Thursday, August 10, 2006

A Question of Values

America was born of a noble idea of some very intelligent men. Americans are born into a tradition and taught a set of values that they celebrate on Independence Day. Our values are liberty, justice, and rule of law. We praise these values, but lately we seem to have forgotten them in the fight with the terrorists. Terrorists work to change values by violence rather than peaceful means. We work to change things by peaceful means and only use the military when necessary. We are told that this is a different kind of war with new rules and therefore our paradigm must shift.

How does the fight effect our values? What is the role of fear in this change? How do we maintian our traditional values while fighting an enemy that knows no bounds? These questions and many others are difficult to answer. However, we would do best if we were to remeber the words of Benjamin Franklin: Those who would give up essential liberty to purchase a little temporary safety, deserve neither liberty nor safety.

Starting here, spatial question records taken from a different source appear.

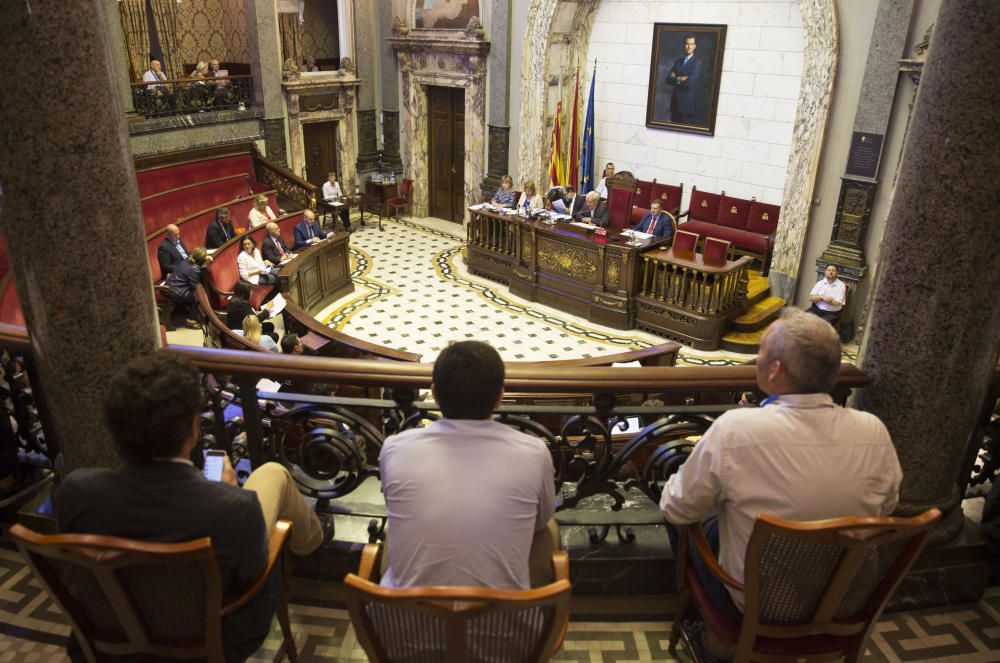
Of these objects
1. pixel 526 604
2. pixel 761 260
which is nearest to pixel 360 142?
pixel 761 260

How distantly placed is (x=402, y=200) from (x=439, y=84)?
2.26m

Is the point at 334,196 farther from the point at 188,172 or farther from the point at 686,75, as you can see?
the point at 686,75

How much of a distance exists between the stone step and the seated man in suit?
5.52 meters

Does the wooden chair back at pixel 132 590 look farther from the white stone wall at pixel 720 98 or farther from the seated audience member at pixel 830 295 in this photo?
the white stone wall at pixel 720 98

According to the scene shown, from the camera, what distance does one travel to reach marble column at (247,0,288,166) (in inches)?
466

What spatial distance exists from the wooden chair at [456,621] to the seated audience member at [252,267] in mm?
7356

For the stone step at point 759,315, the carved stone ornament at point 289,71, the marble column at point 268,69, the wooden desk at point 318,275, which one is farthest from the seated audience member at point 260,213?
the stone step at point 759,315

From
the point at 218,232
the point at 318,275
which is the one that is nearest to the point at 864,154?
the point at 318,275

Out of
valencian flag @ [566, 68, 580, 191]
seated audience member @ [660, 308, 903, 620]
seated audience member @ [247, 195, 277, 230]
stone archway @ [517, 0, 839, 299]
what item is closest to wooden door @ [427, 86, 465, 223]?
stone archway @ [517, 0, 839, 299]

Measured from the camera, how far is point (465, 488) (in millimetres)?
1625

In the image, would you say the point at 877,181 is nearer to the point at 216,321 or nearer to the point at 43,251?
the point at 216,321

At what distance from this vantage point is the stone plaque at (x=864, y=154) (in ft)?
26.3

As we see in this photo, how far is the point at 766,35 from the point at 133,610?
407 inches

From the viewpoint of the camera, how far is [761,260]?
10031 millimetres
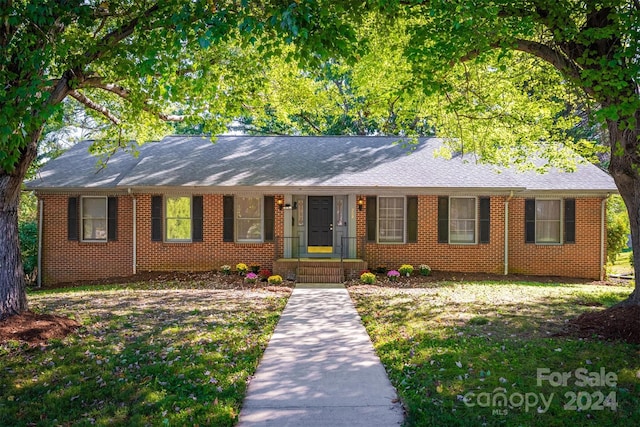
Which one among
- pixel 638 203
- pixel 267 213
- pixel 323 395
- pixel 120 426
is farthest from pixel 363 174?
pixel 120 426

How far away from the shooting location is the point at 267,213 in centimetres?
1510

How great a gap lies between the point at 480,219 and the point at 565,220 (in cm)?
292

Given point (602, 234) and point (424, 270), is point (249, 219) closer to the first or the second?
point (424, 270)

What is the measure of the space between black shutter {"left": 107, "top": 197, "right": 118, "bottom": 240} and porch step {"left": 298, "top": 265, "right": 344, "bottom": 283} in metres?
6.42

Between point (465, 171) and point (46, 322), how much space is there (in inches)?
511

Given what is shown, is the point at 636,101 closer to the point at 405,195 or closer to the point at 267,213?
the point at 405,195

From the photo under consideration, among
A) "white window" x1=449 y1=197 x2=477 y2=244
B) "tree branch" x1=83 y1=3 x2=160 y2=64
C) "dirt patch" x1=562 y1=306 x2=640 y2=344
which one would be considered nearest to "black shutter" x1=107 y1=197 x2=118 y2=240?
"tree branch" x1=83 y1=3 x2=160 y2=64

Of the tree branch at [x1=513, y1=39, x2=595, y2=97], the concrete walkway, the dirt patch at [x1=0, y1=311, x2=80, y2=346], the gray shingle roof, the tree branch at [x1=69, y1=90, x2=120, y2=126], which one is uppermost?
the tree branch at [x1=513, y1=39, x2=595, y2=97]

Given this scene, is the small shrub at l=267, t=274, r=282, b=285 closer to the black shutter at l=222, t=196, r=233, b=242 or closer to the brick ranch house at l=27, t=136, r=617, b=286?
the brick ranch house at l=27, t=136, r=617, b=286

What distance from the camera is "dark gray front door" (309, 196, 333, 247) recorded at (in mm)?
15375

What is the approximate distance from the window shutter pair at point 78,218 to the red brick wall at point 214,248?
15cm

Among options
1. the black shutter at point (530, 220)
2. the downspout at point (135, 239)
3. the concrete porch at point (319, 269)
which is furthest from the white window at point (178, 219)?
the black shutter at point (530, 220)

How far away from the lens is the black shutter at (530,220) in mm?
15125

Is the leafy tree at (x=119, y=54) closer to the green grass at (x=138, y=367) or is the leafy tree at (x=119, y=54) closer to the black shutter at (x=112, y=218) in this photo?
the green grass at (x=138, y=367)
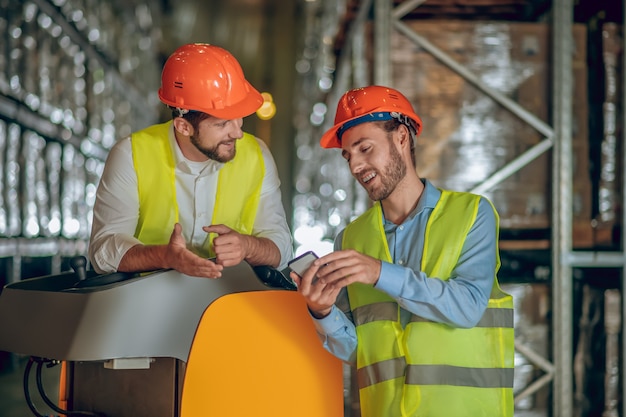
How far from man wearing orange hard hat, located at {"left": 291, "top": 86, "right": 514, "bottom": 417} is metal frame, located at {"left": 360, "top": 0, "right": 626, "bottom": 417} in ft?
6.63

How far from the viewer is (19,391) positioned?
5961 millimetres

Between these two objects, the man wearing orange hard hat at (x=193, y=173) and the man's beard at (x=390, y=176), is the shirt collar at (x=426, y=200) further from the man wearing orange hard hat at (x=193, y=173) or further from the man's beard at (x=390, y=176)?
the man wearing orange hard hat at (x=193, y=173)

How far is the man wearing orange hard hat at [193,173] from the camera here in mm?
2543

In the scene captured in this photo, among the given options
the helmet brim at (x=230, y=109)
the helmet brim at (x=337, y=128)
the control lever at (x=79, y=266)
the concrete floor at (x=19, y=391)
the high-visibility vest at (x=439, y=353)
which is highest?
the helmet brim at (x=230, y=109)

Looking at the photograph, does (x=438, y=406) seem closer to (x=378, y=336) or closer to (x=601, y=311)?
(x=378, y=336)

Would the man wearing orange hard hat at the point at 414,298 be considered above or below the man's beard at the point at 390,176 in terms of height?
below

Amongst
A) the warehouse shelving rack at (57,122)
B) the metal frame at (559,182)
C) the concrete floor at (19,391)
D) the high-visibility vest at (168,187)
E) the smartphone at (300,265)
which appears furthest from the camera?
the warehouse shelving rack at (57,122)

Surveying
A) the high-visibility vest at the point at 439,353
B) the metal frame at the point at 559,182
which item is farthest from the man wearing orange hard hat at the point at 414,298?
the metal frame at the point at 559,182

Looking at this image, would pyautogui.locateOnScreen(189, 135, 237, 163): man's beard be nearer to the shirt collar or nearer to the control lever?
the control lever

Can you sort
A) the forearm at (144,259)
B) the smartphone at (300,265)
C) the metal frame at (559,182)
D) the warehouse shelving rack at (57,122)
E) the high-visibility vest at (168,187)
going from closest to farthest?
the smartphone at (300,265) < the forearm at (144,259) < the high-visibility vest at (168,187) < the metal frame at (559,182) < the warehouse shelving rack at (57,122)

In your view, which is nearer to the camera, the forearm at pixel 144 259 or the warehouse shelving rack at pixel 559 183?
the forearm at pixel 144 259

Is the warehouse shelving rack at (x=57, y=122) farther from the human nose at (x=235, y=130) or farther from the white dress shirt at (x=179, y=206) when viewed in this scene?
the human nose at (x=235, y=130)

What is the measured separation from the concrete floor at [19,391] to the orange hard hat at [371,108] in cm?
304

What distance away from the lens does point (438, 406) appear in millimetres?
2188
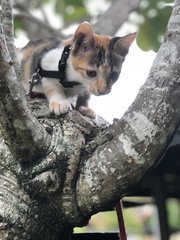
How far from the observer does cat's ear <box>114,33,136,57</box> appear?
8.94ft

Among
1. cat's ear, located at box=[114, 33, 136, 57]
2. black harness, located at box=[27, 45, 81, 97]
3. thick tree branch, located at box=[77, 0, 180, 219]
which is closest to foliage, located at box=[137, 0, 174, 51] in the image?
cat's ear, located at box=[114, 33, 136, 57]

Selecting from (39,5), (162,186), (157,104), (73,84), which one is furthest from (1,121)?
(39,5)

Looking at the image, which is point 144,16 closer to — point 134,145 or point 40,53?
point 40,53

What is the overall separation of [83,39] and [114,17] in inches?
25.0

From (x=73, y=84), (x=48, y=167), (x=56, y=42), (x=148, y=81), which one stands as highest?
(x=56, y=42)

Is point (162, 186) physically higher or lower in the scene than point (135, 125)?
higher

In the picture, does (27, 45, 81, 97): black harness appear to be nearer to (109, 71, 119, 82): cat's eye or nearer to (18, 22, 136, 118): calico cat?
(18, 22, 136, 118): calico cat

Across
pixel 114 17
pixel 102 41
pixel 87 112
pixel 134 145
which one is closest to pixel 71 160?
pixel 134 145

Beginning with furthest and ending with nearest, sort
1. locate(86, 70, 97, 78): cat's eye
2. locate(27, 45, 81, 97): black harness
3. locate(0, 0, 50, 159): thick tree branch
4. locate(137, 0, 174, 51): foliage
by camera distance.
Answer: locate(137, 0, 174, 51): foliage → locate(86, 70, 97, 78): cat's eye → locate(27, 45, 81, 97): black harness → locate(0, 0, 50, 159): thick tree branch

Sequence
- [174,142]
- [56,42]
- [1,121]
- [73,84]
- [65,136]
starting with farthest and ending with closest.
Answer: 1. [56,42]
2. [73,84]
3. [174,142]
4. [65,136]
5. [1,121]

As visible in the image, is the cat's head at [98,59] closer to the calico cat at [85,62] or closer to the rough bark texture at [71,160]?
the calico cat at [85,62]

Since the above quote refers to liberty, I sahll start there. Our essential liberties were hard won by James Madison in the crafting of a Bill of Rights. The first ten amendments to the Constituion are known as the Bill of Rights. Since its framing some of these essential rights have been determined to cover women and minorities. However, the essential liberty we seem to have little value for today is framed in the Fourth Amendment which provides for the security of our persons, houses, papers, and effects, from unreasonable search and seizure. This essential liberty was confirmed to include the privacy of phone calls in 1967 when the U.S. Supreme Court decided Katz v United States. Since this landmark decision laws have extended the protected zone to include other electronic communications, through the Electronic Communications Privacy Act. Laws such as Title III and FISA direct police and intelligence agencies to get a warrant in order toinvade the privacy of someone’s electronic communications.


Today, however, the administration believes that it has the inherent authority to surveil even U.S. persons without a warrant because we are at war with terrotists and it will keep us safe. Some accept this on the premise that your liberties are no good to you if you are dead. However, this is not what the framers intended when they protected this essential liberty. They had in mind a people that would fight to the death for it as they had done during the American Revolution. This seems to not be the case because people are willing to give up their liberty for security.

Next is the subject of justice. We value that everyone is equal under the law and that they will have their day in court. However, when it comes to a terrorist we should feel differently because they kill people. This idea of justice incorporates the ideal of human dignity. Each indvidual has inherent worth and ought to be treated like it. Jesus teaches us that we are to love our neighbor, but calls us to a higher ideal when he commands us to also love our enemies. This call is an appeal to justice.
Justice in the sense of the current policy debates centers around the rules for military commissions, rules for treatment and interrogation of detainees, and that everyone involved gets punished for a crime that is committed.

Military Commissions are a hot topic becasue the U.S. Supreme Court invalidated the administration’s commissions because they were not authorized by Congress. The Court decided that, with proper well formulated deviations, the rules of the military commissions must conform to the Uniform Code of Military justice and Geneva Convention Article III. Common Article III is embodied in the War Crimes Act. The point is that even terror suspects deserve basic procedural protections similiar to the ones that give us justice in our federal and state courts.

However, the administration shirks both the Court and the value of justice when it says these people should be treated in a completely different manner that is unjust. Although he has said he will adhere to the Court decision the proposal the administration presented to congress preserved most of the flaws present in the commissions that were struck down. Not much justice here.

And finally a concept that is strongly related to justice, rule of law. this principle says that everyman great and small must agree to follow the same laws. No man is above the law. However, there have been many attempts lately to place certain officials above statutorry law by claiming and inherent authority to determine through a signing statement that an act of Congress conflicts with his authoirty. The worst example of this is the Detainee Treatment Act. He reserved the right to disobey particular provisions if he deemed it in the national interest.

There is no retreat from this road and it is a dangerous one. The administration has proposed to amend the War Crimes Act and in essence place civilian officials who commit war crimes out of reach of the courts, while military members will be subjected to the Uniform Code of Military Justice. This clearly shows that the administration thinks that its policies and acts taken under these policies are above the law. This flies in the face of the rule of law and justice.

The forgetfulness of some in the nation about our values is leading us down a very dangerous path. These same people that tell us to forget the values when it comes to treatment and trial of detainees are the same people that argue the values issues to win elections. They fight for the sanctity of life and the unquestioned right of the unborn to become live. However, they don not apply this value to terrorists becasue they don’t value life. This contradiction goe to the values offered above. One can argue that ourrights are no good if we are dead. However, the proper question is weather our lives ar worth anything if we sacrifice our liberty, sense of justice, and vlaue of the rule of law. These values have been or compass since the country began and now is no time to change that it is infact the most critical time to fight for our core beliefs.